● The data
=-=-=-=-=

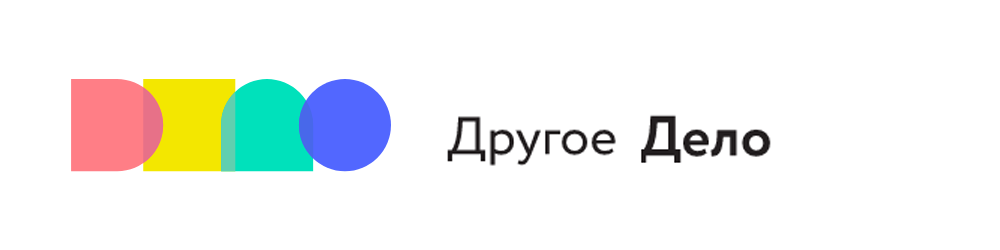 Другое дело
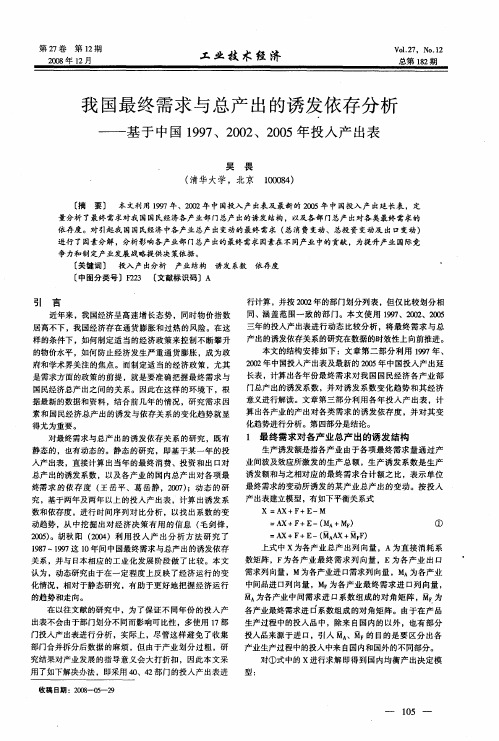 我国最终需求与总产出的诱发依存分析——基于中国1997、2002、2005年投入产出表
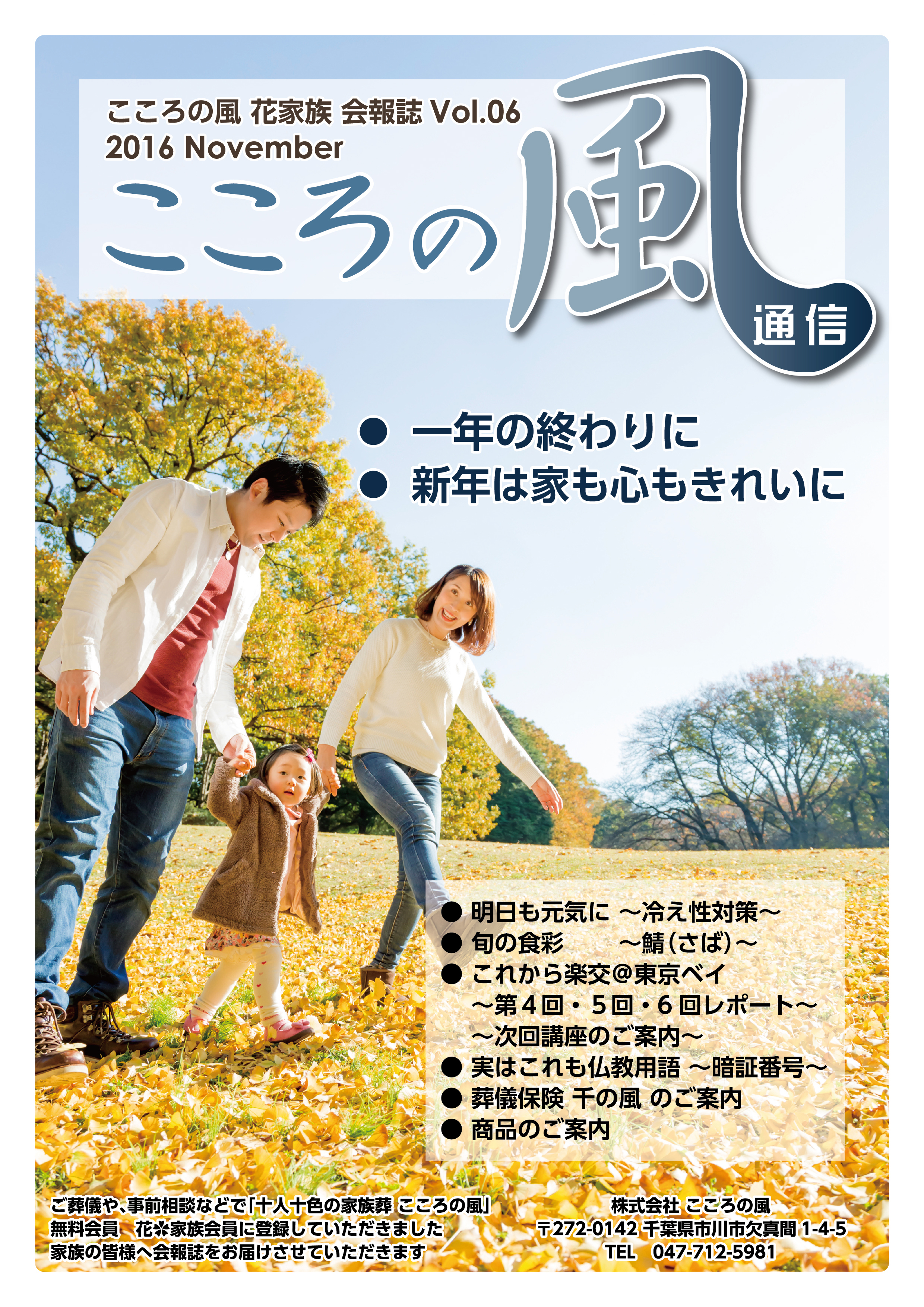 こころの風通信 Vol.06 こころの風通信 Vol.06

=-=-=-=-=

● What is required
From the material above, reproduce everything verbatim except the pictures.

● Exercise answer
 Другое дело
 我国最终需求与总产出的诱发依存分析——基于中国1997、2002、2005年投入产出表
 こころの風通信 Vol.06 こころの風通信 Vol.06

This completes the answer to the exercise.